## Work to do
(1) How would you render this sentence from the Tomcat performance post in Spanish: "I've been hitting against getCanonicalPath myself recently in the context of Cocoon 2 and Tomcat 4 under Mac OS X."
(2) In the Tomcat performance post, which source file is the first code excerpt taken from?
(3) Can you carry the Tomcat performance post forward from its final line?

You are viewing a plain text version of this content. The canonical link for it is here.
Posted to dev@tomcat.apache.org by Stuart Roebuck <st...@adolos.co.uk> on 2001/07/04 13:04:28 UTC

Re: Poor Tomcat 3.2.2 performance on Win32 with class reloading enabled

I've been hitting against getCanonicalPath myself recently in the context 
of Cocoon 2 and Tomcat 4 under Mac OS X.

I've taken a look through some of the code of Tomcat and it appears that 
there are opportunities to cut down on calls to getCanonicalPath, but I'm 
conscious that I really am not at all familiar with the code and the 
possible underlying issues.

Here are some examples of bits of code in the current Tomcat source which 
appear open to optimization, perhaps you could comment on whether such 
optimizations would work:

StandardContext.java:

>         if (directory.exists() && directory.canRead() &&
>             directory.isDirectory()) {
>             String filenames[] = directory.list();
>             for (int i = 0; i < filenames.length; i++) {
>                 if (!filenames[i].endsWith(".jar"))

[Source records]
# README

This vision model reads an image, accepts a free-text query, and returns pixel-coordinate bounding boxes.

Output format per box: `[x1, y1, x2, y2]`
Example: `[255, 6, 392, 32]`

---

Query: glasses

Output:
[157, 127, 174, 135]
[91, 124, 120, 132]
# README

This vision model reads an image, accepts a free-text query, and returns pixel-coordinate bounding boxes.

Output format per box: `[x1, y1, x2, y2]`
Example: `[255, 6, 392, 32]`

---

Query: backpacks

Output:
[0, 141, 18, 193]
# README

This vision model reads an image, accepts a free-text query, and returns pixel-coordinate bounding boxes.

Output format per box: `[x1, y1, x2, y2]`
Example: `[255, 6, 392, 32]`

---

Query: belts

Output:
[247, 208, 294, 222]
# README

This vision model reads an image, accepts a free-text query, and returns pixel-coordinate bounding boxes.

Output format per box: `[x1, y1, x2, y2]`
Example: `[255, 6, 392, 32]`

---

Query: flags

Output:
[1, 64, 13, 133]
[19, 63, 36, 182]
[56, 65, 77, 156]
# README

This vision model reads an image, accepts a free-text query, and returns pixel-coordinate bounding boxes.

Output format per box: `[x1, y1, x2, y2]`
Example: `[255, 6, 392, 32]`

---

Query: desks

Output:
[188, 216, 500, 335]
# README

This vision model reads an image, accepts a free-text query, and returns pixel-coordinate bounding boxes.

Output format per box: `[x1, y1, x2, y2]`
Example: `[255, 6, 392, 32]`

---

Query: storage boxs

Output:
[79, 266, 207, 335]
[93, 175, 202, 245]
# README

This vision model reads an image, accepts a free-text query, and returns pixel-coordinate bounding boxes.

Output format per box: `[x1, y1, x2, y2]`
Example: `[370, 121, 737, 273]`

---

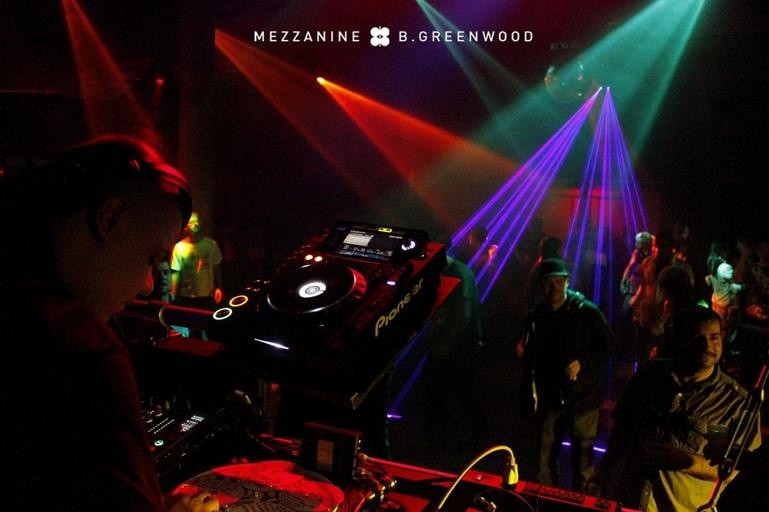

## Response list
(1) Yo mismo me he topado recientemente con getCanonicalPath en el contexto de Cocoon 2 y Tomcat 4 en Mac OS X.

(2) StandardContext.java

(3)
>                     continue;
>                 File file = new File(directory, filenames[i]);
>                 try {
>                     URL url = new URL("file", null, file.getCanonicalPath(
> ));
>                     newLoader.addRepository(url.toString());
>                 } catch (IOException e) {
>                     throw new IllegalArgumentException(e.toString());
>                 }
>             }
>         }

Couldn't we get the Canonical path of the directory and then assume that 
the absolute path of the filenames returned would be Canonical too, 
thereby taking getCanonicalPath out of the loop?

> 	// Create this directory if necessary
> 	File dir = new File(workDir);
> 	if (!dir.isAbsolute()) {
>             File catalinaHome = new 
> File(System.getProperty("catalina.home"));
>             String catalinaHomePath = null;
>             try {
>                 catalinaHomePath = catalinaHome.getCanonicalPath();
>                 dir = new File(catalinaHomePath, workDir);
>             } catch (IOException e) {
>             }
>         }

Isn't getAbsolutePath sufficient here?

Similar issues exist in Bootstrap.java.

HostConfig:

>                 // Deploy the application in this directory
>                 if (debug >= 1)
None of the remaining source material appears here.